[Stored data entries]
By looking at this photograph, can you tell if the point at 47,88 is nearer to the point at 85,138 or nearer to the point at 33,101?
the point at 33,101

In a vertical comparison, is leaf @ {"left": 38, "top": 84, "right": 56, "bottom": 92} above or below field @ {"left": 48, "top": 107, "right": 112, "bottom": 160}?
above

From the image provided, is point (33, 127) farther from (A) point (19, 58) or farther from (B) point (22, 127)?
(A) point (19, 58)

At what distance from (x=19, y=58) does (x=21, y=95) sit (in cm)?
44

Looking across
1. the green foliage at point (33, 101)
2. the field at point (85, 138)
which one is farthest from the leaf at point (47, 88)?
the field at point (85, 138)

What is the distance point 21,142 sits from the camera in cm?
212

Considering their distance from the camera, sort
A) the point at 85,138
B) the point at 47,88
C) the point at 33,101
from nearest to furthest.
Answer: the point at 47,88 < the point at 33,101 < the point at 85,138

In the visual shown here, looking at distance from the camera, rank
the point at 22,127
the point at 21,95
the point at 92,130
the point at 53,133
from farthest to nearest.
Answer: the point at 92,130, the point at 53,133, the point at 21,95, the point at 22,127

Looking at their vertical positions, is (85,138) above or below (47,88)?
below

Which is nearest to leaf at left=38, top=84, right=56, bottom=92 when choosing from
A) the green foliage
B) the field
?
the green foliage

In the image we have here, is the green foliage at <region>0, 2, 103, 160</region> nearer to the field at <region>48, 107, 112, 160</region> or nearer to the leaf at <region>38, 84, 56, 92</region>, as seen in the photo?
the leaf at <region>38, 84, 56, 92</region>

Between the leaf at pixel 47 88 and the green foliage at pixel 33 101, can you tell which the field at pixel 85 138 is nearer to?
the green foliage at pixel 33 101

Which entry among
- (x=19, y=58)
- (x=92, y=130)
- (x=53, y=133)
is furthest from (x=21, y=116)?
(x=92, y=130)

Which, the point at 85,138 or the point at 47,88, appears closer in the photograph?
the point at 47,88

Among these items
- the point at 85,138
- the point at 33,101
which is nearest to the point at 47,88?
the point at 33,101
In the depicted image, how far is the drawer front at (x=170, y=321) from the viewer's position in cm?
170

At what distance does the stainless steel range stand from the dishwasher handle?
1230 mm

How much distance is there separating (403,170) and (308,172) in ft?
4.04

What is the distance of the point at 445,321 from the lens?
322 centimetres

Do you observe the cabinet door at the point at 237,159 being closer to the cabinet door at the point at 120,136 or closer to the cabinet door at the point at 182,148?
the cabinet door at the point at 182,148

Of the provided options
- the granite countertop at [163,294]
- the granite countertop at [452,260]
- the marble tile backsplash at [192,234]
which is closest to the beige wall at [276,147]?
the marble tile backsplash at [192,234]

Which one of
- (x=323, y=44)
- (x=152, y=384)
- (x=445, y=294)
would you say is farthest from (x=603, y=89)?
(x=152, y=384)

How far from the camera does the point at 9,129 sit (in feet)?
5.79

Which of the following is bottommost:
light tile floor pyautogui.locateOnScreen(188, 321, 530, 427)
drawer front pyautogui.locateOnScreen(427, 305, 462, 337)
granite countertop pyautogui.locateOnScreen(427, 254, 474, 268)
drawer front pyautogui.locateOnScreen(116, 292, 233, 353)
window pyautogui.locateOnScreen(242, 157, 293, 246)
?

Set task: Rewrite the material from its beginning through the line containing "Answer: the point at 47,88", inclusive, with "photograph" replaced by "image" and nothing else altered.

The completed task:
By looking at this image, can you tell if the point at 47,88 is nearer to the point at 85,138 or nearer to the point at 33,101?
the point at 33,101

In a vertical comparison, is leaf @ {"left": 38, "top": 84, "right": 56, "bottom": 92} above or below field @ {"left": 48, "top": 107, "right": 112, "bottom": 160}?
above

From the image provided, is point (33, 127) farther from (A) point (19, 58) or farther from (B) point (22, 127)?
(A) point (19, 58)

At what distance from (x=19, y=58) does (x=21, y=95) sit (in cm)?
44

Looking across
1. the green foliage at point (33, 101)
2. the field at point (85, 138)
which one is farthest from the leaf at point (47, 88)?
the field at point (85, 138)

What is the distance point 21,142 sits from the camera in cm?
212

Considering their distance from the camera, sort
A) the point at 85,138
B) the point at 47,88
C) the point at 33,101
from nearest to furthest.
Answer: the point at 47,88 < the point at 33,101 < the point at 85,138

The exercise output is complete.